#### Work to complete:
- 1) According to the text on charitable LLCs, what share of their net investment assets must family foundations give away each year?
- 2) Why, according to the text on charitable LLCs, can an LLC be especially attractive to donors who want a high degree of personal privacy?

#### Extract provided:
>> Begin

Those who make charitable donations typically do so in one of three ways: contributing directly to a charity, using a donor-advised fund or establishing a private foundation. Each of these approaches can have distinct benefits depending on the donor’s philanthropic goals and financial circumstances. These remain the preferred vehicles for most people, but another mechanism, known as a charitable LLC, may be worthwhile for donors in certain situations.
As the name implies, a charitable LLC is a limited liability company. Its primary advantage is that it generally provides donors with greater flexibility and control than do traditional tax-exempt entities. LLCs are not bound by some of the regulations that typically govern more-common philanthropic vehicles, including rules on required distributions, public disclosures, investment holdings and political involvement. Among the more notable adherents of the LLC model are Facebook founder Mark Zuckerberg and his wife, Priscilla, who use an LLC as their primary philanthropic vehicle, and Laurene Powell Jobs, the widow of Apple co-founder Steve Jobs, who created an LLC known as Emerson Collective.
As with any type of charitable-gifting mechanism, LLCs involve trade-offs, and they must be examined carefully in the context of overall philanthropic and financial strategies. One of the most notable trade-offs is that LLCs are not technically charitable vehicles and do not offer tax advantages per se. In contrast to other types of vehicles, for example, donor contributions to LLCs do not provide immediate charitable deductions. Instead, deductions come later when the LLC itself disburses money. Nevertheless, the convenience and freedom can make an LLC an appealing choice for donors in some situations.
Among the most compelling features of a charitable LLC is that there is less paperwork involved — and less public disclosure required — than with other charitable vehicles. For tax purposes, an LLC is a pass-through entity, meaning that all financial activity passes through to its owner. LLCs don’t have to submit annual 990-PF forms, which are public documents that list, among other facts, the compensation of top executives and independent contractors. Thus, LLCs can be particularly attractive to those seeking a high degree of personal privacy.
There are no annual distribution requirements with LLCs. That stands in contrast to family foundations, which must give away at least 5% of their net investment assets each year. LLCs also are not subject to so-called self-dealing restrictions that prohibit foundations from holding more than 20% of a single stock. That gives donors much more leeway to invest in a family-owned business or in entities that are considered to be speculative in nature. And unlike family foundations, LLCs are allowed to lobby government officials on behalf of their causes and make financial contributions to political campaigns.

>> End

#### Source data:

>> Begin

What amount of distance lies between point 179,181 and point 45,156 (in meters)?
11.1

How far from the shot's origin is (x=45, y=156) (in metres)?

>> End

#### Problem solutions:
- 1) At least 5% of their net investment assets.

- 2) An LLC involves less paperwork and less public disclosure than other charitable vehicles. In particular, it does not have to submit annual 990-PF forms, which are public documents listing facts such as the compensation of top executives and independent contractors.